As the premier agency when it comes to developing new technologies for military applications, DARPA is working on a computerized program which is meant to aid pilots by taking over tedious tasks.
During a test conducted this October in an S-76B commercial helicopter at Fort Eustis, Virginia, a pilot used only a tablet to tell the aircraft to take off, fly, hover and then land on its own. While ther machine was doing this, the pilot was free to handle other tasks.
DARPA says that the system, called Aircrew Labor In-Cockpit Automation System (ALIAS) is capable of achieving “rock steady” precision while hovering for instance in adverse winds, a situation which normally would have put a lot of strain on a human pilot.

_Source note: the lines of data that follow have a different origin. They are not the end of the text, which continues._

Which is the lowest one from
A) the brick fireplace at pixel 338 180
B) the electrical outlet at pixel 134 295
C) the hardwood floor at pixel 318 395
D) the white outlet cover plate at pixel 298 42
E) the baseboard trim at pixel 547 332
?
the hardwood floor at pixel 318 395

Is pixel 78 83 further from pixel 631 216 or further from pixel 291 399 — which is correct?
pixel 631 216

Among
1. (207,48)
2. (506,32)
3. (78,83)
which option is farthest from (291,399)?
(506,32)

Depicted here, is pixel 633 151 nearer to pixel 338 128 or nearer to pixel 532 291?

By taking over the most difficult tasks, pilots are then freed to fight a battle, rescue a stranded human or plan for the next portion of the flight.

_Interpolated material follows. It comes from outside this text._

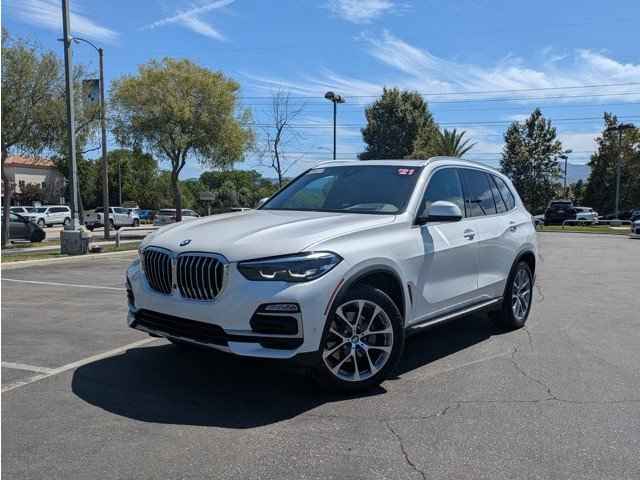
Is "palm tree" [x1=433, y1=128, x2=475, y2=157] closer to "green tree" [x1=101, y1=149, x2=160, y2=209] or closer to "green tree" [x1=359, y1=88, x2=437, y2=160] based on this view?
"green tree" [x1=359, y1=88, x2=437, y2=160]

“Really, we want the pilot’s eyes and mind on the fight rather than holding an altitude,” said in a statement DARPA’s program manager for ALIAS, Graham Drozeski.

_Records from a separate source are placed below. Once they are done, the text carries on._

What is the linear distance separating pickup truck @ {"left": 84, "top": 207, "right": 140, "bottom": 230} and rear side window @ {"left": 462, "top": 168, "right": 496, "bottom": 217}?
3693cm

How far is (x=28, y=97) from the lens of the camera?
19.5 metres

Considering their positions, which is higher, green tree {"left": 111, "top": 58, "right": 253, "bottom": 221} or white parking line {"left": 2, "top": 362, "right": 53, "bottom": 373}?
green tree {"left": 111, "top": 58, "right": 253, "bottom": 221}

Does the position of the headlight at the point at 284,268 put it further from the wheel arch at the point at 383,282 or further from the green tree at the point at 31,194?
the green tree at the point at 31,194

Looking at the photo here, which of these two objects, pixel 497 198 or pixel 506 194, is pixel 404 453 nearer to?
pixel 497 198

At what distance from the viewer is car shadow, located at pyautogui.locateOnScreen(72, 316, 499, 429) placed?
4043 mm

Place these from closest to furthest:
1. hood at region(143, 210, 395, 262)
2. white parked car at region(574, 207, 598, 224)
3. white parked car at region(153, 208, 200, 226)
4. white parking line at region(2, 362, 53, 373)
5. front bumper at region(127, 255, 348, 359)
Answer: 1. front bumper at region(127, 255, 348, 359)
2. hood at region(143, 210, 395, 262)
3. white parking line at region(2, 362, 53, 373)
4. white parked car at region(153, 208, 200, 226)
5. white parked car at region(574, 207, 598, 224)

“That’s the core focus of ALIAS: bringing the latest advances from unmanned aircraft into a piloted aircraft through an interface that provides fluid interaction with the autonomous capabilities.”
Following this month’s test, the agency plans to deploy ALIAS into a UH-60 Black Hawk for testing and flight demonstration. This will happen next year, with the goal of possibly making the system a much-needed tool for combat helicopters.